Accustomed to riding horses at speeds up to 60 mph, Espinoza said, “Yeah, it’s pretty fast especially when there are 20 horses around you. It’s dangerous, too.” The fact that Whitmore finished third in his last race, despite getting into trouble appealed to Espinoza. “He’s a little bit aggressive. No matter what happens, he still likes to run. A lot of horses get into a little bit of trouble and that’s it. They don’t go forward. “
Although he never tracks the distance, Espinoza himself runs two or three times a week, lifts weights on the other days and gives himself one day of rest. He will train for 10 days straight in the lead-up to the Kentucky Derby. Friday will be a day to relax in order to have all his energy back for Saturday’s showdown. Espinoza will fly back to California today for Santa Anita Park’s opening day before taking a red-eye flight Thursday night to Kentucky. He has no pre-race traditions. “No, no, no — I’ve never been a superstitious guy, but I’m a religious guy so I always pray for safety. Safety is the most important thing in life,” he said. “There are too many days that I can’t forget — too many memories. It’s just an incredible one that I have. But no matter what happens, whatever I do, safety is number-one for me because life is too short. With life, who knows, it doesn’t matter what we do, what I do or what is to become. I feel that I am here just part time like everybody else.”
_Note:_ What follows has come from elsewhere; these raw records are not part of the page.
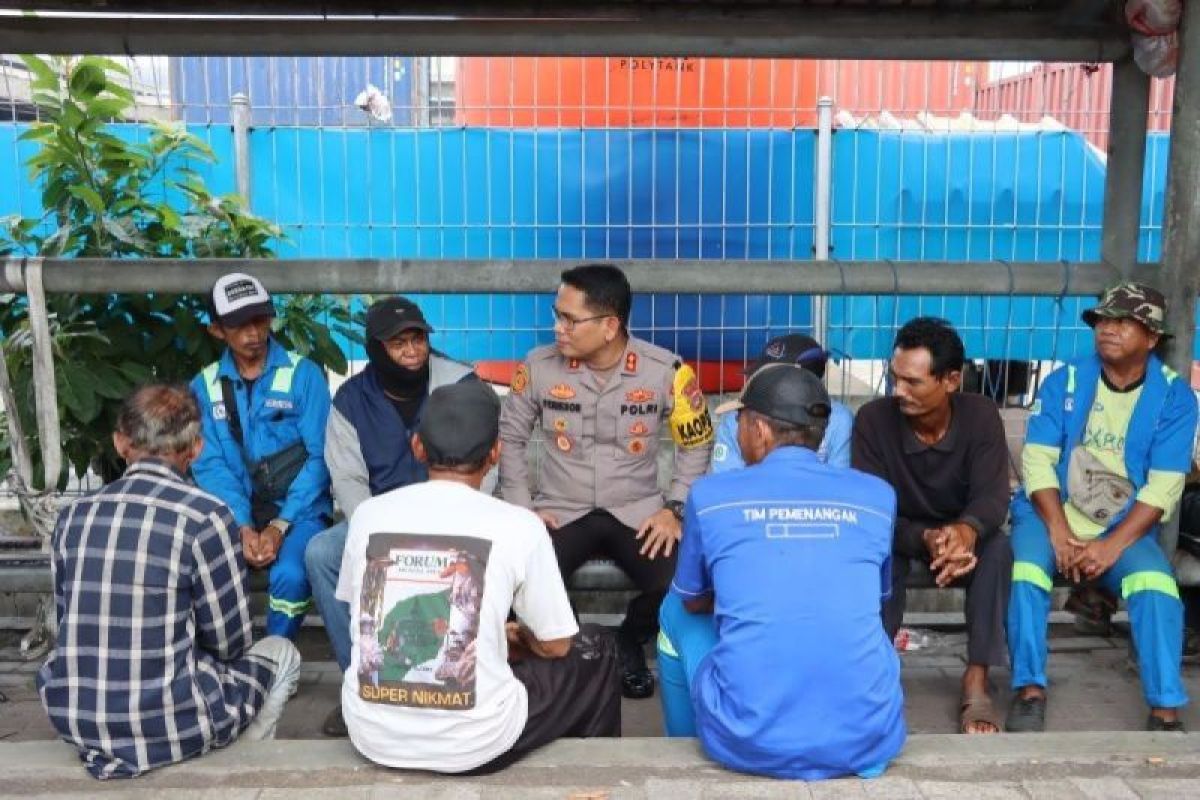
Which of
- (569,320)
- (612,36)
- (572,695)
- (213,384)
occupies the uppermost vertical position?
(612,36)

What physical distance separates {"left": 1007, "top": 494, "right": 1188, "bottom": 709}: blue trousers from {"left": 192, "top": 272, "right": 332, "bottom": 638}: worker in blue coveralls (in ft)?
7.98

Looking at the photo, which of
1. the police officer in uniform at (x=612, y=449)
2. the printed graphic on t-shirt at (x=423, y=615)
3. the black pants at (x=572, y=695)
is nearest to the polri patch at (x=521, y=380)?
the police officer in uniform at (x=612, y=449)

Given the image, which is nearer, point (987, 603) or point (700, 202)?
point (987, 603)

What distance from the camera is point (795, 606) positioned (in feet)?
9.11

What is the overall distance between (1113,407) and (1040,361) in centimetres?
219

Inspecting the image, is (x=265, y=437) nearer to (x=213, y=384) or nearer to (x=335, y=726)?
(x=213, y=384)

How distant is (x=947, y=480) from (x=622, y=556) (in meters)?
1.18

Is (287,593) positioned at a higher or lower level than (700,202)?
lower

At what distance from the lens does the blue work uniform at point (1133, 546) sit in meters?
3.70

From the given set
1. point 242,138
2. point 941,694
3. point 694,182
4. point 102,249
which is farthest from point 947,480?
point 242,138

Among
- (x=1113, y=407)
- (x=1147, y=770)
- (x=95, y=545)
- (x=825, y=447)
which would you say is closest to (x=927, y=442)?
(x=825, y=447)

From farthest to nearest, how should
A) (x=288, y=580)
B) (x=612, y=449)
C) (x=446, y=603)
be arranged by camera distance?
(x=612, y=449) < (x=288, y=580) < (x=446, y=603)

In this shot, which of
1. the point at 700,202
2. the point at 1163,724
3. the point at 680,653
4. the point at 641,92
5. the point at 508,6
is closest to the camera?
the point at 680,653

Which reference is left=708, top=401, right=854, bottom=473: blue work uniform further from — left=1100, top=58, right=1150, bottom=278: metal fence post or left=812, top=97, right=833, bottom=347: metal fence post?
left=812, top=97, right=833, bottom=347: metal fence post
Fun as it was to compete on “Dancing With the Stars,” Espinoza said he is now focused on the derby. After that, he will decide on what’s next on his to-do list, which includes opportunities for a documentary, TV and other projects. I want to do things that will be fun and for entertainment. I feel that I’m here to entertain my fans.
With sponsorships from Monster Energy and Jetsmart, Espinoza is entertaining other offers. “Somehow when I don’t think about sponsors, they all want to sponsor me but that’s a good thing,” he said.
Designer companies have been e-mailing requests as well, but he is too focused on racing to remember their names. “I wanted to do just one thing and now I have a million things to do,” Espinoza said. “But it’s fun. Fashion is a beautiful thing. I am really into fashion. Every day I wonder, ‘What should I wear?’ I am really interested watching people in the street. I am really curious about what people wear. I snoop around. I’m curious.”
With “just way too many” clothes and shoes, Espinoza is a clothes horse. He also likes to see women in beautiful dresses, purses and shoes. A “Project Runway” fan, and online fashion show viewer, the Californian said he hits the stores in Beverly Hills and New York to see “what’s coming up, what’s the new fashion for guys and females, too — younger, older, it doesn’t matter. I like to track the new things and what’s coming up.”
Off-the-track he likes to shop, with shoes from Gucci and Ferragamo being his most recent purchases. “I pretty much walk into every store you can imagine. If I like it, and it’s my size, I will buy it.”
The diet he follows to maintain his 112-lb. racing weight would surprise most fans. “For anyone who is trying to lose weight, I think just eat everything a little bit, just not much and always healthy. It is the most difficult thing to lose one pound. To gain one pound happens overnight, but to lose that pound is like, ‘Oh my gosh! It’s a nightmare.’”
He added, “If you’re weak, you’re not going to dominate the horses. I always say riding horses is like the movie ‘Avatar.’ You have to have one connection, one brain. At 1,500 or 2,000 lbs., the horses are so powerful. You have to connect to their brains.”
As for what he will do if he wins Saturday, Espinoza said, “Like every year, I will go out and stay up all night. I don’t drink but I like to go out and eat as much as I can that day. Because I have a day to recover.”